CS 261, Spring 2023, Practice Problem Set 9

  1. Find the suffix arrays for the three words toot, beveled, and pellmell (Include the end-of-string character, as in the lecture slides. Just list the positions of each suffix in the array; do not include the precomputed LCP information for fast searching. You do not have to go through the steps of the linear-time construction algorithm.)

  2. Find a string \(s\) of six symbols from the two-symbol alphabet \(\{0,1\}\) (plus the end-of-string character $) such that the suffix tree of \(s\\)\) has only ten nodes in it. (Hints: for the suffix tree to be this small, every non-leaf node must have exactly three children. And for a non-leaf node to have a child starting with the symbol $, the substring that it represents must be a suffix of \(s\).)
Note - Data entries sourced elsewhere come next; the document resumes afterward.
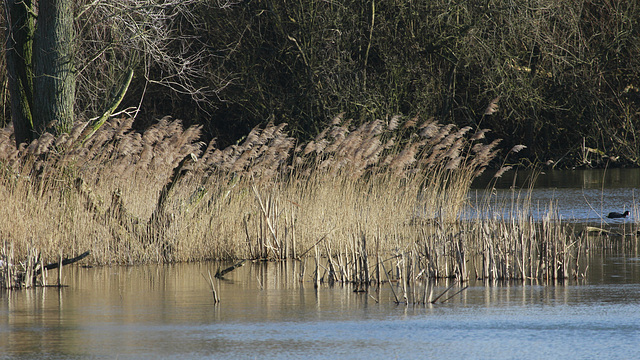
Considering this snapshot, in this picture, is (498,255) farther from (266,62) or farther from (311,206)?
(266,62)

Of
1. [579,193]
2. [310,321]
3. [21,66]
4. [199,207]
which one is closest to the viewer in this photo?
[310,321]

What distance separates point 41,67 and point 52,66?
0.46ft

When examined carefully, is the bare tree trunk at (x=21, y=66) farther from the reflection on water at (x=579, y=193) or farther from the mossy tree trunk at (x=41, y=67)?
the reflection on water at (x=579, y=193)

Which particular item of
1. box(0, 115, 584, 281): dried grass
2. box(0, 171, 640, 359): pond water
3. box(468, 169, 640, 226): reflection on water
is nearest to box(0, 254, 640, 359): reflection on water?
box(0, 171, 640, 359): pond water

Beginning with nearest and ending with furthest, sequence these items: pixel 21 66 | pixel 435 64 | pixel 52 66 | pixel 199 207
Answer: pixel 199 207 → pixel 52 66 → pixel 21 66 → pixel 435 64

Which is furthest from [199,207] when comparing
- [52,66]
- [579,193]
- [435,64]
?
[435,64]

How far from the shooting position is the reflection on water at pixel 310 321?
5.54m

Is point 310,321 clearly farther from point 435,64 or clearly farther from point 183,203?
point 435,64

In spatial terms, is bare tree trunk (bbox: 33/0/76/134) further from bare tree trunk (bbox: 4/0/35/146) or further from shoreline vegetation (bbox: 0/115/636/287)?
shoreline vegetation (bbox: 0/115/636/287)

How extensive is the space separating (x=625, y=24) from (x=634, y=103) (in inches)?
79.2

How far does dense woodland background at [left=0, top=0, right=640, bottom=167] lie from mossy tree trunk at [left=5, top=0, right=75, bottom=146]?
9.96 m

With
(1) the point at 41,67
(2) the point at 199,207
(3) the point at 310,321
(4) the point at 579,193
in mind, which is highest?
(1) the point at 41,67

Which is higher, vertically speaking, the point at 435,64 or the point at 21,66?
the point at 435,64

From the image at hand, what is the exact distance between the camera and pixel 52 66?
37.0 feet
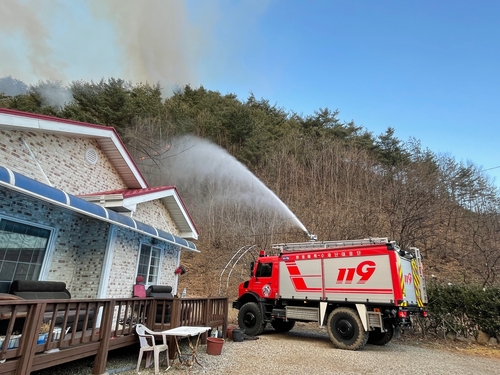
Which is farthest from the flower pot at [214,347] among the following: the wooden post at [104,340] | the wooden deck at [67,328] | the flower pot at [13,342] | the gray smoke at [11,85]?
Answer: the gray smoke at [11,85]

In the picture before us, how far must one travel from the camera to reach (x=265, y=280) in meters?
10.3

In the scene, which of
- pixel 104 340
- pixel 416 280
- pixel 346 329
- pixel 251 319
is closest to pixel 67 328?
pixel 104 340

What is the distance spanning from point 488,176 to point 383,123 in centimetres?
1025

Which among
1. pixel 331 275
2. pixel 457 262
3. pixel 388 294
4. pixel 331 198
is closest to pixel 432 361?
pixel 388 294

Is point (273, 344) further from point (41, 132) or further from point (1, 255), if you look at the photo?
point (41, 132)

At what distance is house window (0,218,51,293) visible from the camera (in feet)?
19.7

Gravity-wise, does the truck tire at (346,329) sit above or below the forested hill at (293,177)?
below

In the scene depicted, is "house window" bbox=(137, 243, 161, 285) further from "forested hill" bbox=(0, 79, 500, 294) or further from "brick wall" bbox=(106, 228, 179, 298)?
"forested hill" bbox=(0, 79, 500, 294)

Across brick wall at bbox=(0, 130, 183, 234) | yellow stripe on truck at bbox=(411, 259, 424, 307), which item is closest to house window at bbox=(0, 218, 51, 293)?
brick wall at bbox=(0, 130, 183, 234)

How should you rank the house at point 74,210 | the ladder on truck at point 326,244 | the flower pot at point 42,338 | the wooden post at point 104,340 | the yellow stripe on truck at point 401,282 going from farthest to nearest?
1. the ladder on truck at point 326,244
2. the yellow stripe on truck at point 401,282
3. the house at point 74,210
4. the wooden post at point 104,340
5. the flower pot at point 42,338

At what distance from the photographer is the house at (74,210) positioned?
5.91 meters

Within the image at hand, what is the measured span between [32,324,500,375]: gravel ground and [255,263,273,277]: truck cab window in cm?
212

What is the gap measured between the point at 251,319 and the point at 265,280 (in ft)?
4.42

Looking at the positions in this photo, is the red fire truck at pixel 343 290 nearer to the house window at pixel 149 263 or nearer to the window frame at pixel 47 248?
the house window at pixel 149 263
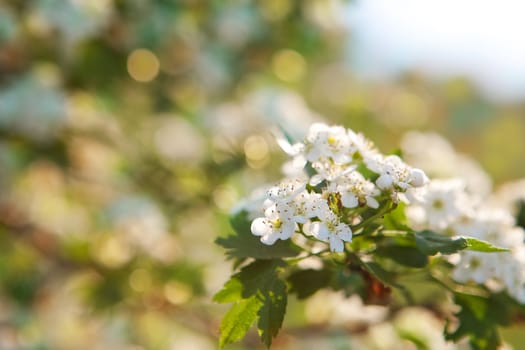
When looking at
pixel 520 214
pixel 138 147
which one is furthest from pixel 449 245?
pixel 138 147

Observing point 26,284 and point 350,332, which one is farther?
point 26,284

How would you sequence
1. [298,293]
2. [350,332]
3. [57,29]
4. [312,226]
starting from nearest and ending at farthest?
[312,226] < [298,293] < [350,332] < [57,29]

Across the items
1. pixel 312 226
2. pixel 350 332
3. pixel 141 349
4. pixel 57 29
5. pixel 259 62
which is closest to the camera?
pixel 312 226

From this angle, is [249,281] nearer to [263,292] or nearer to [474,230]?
[263,292]

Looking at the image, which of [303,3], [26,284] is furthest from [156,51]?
[26,284]

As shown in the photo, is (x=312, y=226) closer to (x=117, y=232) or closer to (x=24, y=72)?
(x=117, y=232)

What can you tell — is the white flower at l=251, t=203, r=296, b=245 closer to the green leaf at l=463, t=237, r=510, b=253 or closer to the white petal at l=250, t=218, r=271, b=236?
the white petal at l=250, t=218, r=271, b=236

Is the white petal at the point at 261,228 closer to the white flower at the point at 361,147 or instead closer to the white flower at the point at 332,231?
the white flower at the point at 332,231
  3. Suppose that we are using a union-find structure for a family of disjoint sets of elements that have a total ordering (that is, we can compare any two elements and determine which one is smaller, in constant time). We wish to modify the find\((x)\) operation so that, instead of returning an arbitrary member of the set containing \(x\), it always returns the smallest member. Describe a way of performing this modification with the same time per operation (in terms of its \(O\)-notation) as the original union-find data structure.

    (Hints: It does not work to change which node gets linked to which in a union in order to make the minimum element be the root of the tree for its set. The reason it doesn't work is that doing this would interfere with the union-by-size property used in the analysis of the data structure. Instead, find a way of adding extra information to the tree nodes, without changing the connectivity of the tree, that can be maintained quickly in a union operation and allows the find operations to return the correct values.)
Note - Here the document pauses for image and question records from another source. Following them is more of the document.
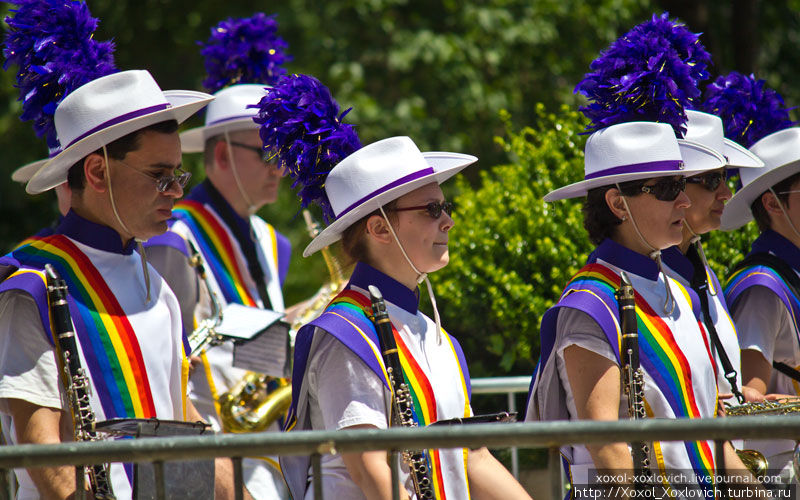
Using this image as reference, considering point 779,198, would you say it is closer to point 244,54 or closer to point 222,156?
point 222,156

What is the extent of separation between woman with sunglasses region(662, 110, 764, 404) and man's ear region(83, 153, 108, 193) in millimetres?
2143

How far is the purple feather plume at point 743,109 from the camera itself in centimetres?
518

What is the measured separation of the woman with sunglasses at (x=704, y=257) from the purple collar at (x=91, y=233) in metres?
2.09

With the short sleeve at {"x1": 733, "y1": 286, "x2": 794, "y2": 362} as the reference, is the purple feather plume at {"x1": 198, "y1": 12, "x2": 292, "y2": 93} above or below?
above

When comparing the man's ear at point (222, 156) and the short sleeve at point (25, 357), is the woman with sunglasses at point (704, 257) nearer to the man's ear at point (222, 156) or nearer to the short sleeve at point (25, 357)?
the short sleeve at point (25, 357)

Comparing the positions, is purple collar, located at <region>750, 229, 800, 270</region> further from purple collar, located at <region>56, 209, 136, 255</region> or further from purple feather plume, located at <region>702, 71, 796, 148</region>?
purple collar, located at <region>56, 209, 136, 255</region>

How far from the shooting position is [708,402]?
11.8 ft

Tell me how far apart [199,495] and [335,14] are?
24.3ft

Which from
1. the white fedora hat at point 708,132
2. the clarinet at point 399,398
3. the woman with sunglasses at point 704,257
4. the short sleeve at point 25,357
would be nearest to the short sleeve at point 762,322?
the woman with sunglasses at point 704,257

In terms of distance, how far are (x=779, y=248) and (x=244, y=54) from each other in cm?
313

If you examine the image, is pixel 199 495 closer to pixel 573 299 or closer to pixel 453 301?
pixel 573 299

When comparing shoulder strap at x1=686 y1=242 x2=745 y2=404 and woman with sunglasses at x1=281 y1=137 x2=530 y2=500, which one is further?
shoulder strap at x1=686 y1=242 x2=745 y2=404

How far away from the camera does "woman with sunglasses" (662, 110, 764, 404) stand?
154 inches

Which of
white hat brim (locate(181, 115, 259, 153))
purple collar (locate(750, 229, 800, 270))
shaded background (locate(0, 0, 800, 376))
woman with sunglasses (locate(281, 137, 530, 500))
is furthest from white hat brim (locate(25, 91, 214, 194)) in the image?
shaded background (locate(0, 0, 800, 376))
  4. Suppose that we want to make the union-find data structure partially persistent. We cannot use the path compression analysis, because that uses amortization, which does not work well with persistence. And we cannot directly use path copying persistence, because there are too many starting points for query paths (one for each different set element).
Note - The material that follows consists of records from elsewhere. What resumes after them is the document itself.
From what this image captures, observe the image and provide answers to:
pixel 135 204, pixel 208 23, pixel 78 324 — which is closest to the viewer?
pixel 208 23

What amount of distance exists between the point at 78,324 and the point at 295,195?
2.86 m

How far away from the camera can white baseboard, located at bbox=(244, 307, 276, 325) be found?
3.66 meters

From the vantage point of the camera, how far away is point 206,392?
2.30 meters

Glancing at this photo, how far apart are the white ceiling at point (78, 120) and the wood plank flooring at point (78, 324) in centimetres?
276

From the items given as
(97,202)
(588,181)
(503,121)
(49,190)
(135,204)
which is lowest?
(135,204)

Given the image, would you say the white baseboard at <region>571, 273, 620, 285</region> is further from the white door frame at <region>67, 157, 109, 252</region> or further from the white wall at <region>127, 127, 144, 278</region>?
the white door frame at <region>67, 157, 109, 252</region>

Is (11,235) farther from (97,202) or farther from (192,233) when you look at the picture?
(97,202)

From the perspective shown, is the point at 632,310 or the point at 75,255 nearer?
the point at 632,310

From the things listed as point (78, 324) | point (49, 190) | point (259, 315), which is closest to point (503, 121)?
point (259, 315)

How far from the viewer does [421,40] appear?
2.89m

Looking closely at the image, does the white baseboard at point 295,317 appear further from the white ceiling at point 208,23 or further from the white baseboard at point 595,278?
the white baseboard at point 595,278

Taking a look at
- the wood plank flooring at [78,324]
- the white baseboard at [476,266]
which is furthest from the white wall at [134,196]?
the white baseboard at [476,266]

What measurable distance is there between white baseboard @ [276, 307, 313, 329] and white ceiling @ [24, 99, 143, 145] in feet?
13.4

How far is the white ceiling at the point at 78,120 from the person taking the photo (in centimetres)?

    Instead of using fat nodes, it is possible to obtain a partially persistent structure by using union by size (without path compression), keeping only one parent pointer per node (non-persistently), and recording for each node a timestamp of the update that first changed its parent pointer from None to another parent. Describe how to perform a find query in this structure. Your query should take as arguments the element on which to perform the find, and the timestamp of a version of the structure to be queried.